EXCERTO DA PÁGINA:

※ ※ ※

Quase um terço dos computadores analisados pela Panda infectados

Publicado em 12/02/2013 16:19 em Segurança Informática

A companhia de segurança informática Panda indicou que estavam infectados quase um terço (31,98%) dos computadores que analisou em 2012, ano em que foram produzidos em média 74 mil novos programas maliciosos por dia.

A Panda Labs adianta que mais de três em cada quatro (76,56%) infecções que detectou eram cavalos de Tróia («trojans», software espião que envia informações do computador infectado para os piratas informáticos que o enviaram), o que significa mais 10 pontos percentuais do que em 2011.

Os vírus informáticos surgem em segundo lugar mas com apenas 8%, acrescenta.

A companhia espanhola garante que tem já nas suas bases de dados cerca de 125 milhões de exemplares de malware, dos quais 27 milhões surgiram no ano passado.

A Panda assinala que o grande aumento de computadores infectados se deve ao uso cada vez mais frequente de «kits» de infecção, como o «Black Hole», que podem ser adquiridos na Internet e que aproveitam diferentes vulnerabilidades dos programas para infectarem automaticamente os computadores.

A companhia de segurança espanhola indica que a China foi o país onde encontrou maior percentagem de computadores infectados, mais de metade (54,89%), seguindo-se a Coreia do Sul (54,15%) e a Formosa (Taiwan), com 42,14%, nos três casos com uma redução face ao detectado em 2011.

※ ※ ※

REGISTOS DE DADOS:
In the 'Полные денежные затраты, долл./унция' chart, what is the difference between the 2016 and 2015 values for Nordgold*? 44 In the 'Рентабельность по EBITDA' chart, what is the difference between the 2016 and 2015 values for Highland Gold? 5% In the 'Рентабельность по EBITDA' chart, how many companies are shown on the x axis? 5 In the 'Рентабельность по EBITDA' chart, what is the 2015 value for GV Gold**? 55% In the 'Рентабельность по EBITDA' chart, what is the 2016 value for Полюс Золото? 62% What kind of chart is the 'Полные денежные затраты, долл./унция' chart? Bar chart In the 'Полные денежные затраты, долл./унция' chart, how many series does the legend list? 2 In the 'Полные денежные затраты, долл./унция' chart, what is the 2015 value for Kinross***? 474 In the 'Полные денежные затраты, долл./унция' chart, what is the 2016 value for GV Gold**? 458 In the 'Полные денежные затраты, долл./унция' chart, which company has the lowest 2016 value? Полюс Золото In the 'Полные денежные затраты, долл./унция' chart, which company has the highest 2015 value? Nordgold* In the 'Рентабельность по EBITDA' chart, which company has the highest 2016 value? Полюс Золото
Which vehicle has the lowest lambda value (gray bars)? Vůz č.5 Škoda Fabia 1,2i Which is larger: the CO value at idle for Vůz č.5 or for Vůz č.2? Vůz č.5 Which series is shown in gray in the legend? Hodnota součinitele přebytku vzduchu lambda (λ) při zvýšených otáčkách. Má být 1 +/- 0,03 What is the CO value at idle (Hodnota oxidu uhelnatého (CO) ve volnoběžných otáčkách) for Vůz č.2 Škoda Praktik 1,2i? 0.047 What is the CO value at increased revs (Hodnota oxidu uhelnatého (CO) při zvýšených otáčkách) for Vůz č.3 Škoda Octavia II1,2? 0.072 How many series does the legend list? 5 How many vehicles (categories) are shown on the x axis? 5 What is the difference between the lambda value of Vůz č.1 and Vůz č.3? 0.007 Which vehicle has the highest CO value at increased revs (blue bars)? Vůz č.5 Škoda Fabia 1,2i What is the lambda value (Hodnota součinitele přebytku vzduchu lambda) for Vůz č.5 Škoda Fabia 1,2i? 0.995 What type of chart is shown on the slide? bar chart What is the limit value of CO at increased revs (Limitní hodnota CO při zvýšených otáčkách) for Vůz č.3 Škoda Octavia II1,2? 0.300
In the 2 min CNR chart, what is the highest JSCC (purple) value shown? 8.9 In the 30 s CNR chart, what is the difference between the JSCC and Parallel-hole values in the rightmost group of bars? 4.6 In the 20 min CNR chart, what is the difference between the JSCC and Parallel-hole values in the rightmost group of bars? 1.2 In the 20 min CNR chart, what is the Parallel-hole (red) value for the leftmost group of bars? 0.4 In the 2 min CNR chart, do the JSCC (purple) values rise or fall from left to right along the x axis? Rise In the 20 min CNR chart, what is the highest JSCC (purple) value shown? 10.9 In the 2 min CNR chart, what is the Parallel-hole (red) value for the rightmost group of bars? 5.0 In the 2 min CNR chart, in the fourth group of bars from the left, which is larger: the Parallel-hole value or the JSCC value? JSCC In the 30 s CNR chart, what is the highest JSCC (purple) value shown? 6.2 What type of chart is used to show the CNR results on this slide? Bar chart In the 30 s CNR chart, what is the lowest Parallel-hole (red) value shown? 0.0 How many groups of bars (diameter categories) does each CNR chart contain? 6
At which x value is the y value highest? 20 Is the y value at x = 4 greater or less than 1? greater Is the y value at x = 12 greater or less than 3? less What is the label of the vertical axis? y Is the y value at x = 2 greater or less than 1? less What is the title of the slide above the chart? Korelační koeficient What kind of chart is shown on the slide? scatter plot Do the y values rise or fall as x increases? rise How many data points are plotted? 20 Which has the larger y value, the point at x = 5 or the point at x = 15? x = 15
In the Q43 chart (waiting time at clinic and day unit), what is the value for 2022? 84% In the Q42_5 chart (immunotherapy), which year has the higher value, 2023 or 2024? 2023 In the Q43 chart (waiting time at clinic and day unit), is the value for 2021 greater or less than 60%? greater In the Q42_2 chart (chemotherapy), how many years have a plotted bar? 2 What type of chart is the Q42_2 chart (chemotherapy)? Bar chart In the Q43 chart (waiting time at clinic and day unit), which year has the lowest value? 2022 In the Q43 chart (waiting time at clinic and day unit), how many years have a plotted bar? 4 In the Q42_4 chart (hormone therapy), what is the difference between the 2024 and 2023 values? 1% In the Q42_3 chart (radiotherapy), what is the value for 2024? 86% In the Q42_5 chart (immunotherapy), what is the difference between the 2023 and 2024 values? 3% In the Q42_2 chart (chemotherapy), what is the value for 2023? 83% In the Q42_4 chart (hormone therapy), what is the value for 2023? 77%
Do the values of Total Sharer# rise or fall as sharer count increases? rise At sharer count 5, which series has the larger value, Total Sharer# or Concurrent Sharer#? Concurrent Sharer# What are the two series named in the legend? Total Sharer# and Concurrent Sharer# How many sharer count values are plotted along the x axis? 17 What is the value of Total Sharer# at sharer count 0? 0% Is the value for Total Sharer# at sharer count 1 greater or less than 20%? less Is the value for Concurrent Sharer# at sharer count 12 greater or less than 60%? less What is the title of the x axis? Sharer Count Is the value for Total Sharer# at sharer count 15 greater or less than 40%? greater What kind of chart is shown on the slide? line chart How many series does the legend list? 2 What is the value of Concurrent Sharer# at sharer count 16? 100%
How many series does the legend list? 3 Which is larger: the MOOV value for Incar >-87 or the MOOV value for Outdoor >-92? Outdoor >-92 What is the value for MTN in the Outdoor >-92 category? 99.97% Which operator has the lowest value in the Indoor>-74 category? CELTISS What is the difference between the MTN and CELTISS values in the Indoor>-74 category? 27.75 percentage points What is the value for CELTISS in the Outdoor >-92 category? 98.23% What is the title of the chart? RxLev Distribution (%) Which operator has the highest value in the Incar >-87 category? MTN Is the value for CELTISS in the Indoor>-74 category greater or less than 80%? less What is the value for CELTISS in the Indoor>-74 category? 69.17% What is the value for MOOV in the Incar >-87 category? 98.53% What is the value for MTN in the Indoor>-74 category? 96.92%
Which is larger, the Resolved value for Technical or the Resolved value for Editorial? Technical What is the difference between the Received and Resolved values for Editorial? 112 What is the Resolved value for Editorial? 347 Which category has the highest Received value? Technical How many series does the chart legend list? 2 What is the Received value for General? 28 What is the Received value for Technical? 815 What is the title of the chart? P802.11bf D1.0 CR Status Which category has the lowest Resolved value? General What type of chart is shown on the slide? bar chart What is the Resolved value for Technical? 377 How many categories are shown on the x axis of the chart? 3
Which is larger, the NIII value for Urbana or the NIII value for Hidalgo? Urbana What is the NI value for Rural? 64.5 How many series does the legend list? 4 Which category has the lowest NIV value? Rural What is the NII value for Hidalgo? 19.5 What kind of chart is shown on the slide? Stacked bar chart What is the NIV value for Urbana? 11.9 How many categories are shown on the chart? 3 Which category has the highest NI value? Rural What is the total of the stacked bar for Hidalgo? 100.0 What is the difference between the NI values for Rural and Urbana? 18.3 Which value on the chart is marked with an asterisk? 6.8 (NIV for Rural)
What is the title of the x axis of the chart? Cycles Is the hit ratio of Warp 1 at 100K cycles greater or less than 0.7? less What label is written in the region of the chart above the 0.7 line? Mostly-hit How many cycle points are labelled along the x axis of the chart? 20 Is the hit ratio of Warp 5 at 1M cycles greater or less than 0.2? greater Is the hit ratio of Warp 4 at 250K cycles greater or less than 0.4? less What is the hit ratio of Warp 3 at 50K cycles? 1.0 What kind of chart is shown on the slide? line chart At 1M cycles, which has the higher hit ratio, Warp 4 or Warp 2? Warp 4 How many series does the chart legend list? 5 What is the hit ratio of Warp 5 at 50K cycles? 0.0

※ ※ ※

ATIVIDADE 1: Na notícia sobre computadores infectados, que percentagem das infecções detectadas pela Panda Labs correspondia a cavalos de Tróia?
ATIVIDADE 2: Indique, por favor, todos os países referidos na notícia sobre computadores infectados.
ATIVIDADE 3: Retome a notícia sobre computadores infectados, prosseguindo o texto logo após a última frase.
Os registos provêm de uma fonte diferente.

RESULTADO 1: 76,56% das infecções detectadas eram cavalos de Tróia.

RESULTADO 2: China, Coreia do Sul, Formosa (Taiwan)

RESULTADO 3:
Os países com menores índices de computadores analisados com infecções foram a Suécia (20,25%), a Suíça (20,35%) e a Noruega (21,03%), observa.

Nos telemóveis, a Panda destaca que o Android é o sistema operativo com maior quota nos smartphones mas também o alvo preferido dos cibercriminosos para roubar informação pessoal e dinheiro aos utilizadores através do uso de malware.

Acrescenta que as redes sociais, principalmente o Facebook e o Twitter, tornaram numa tarefa relativamente simples enganar os utilizadores e infectar-lhes os equipamentos para lhes roubar informação.

A companhia de segurança assinala que a ciberespionagem e a ciberguerra (geralmente utilizando malware muito sofisticado, poderoso e difícil de detectar produzido por organizações estatais, normalmente dirigido contra instituições de outros países) adquiriram um cada vez maior protagonismo no cibercrime e assim deverá continuar no ano em curso.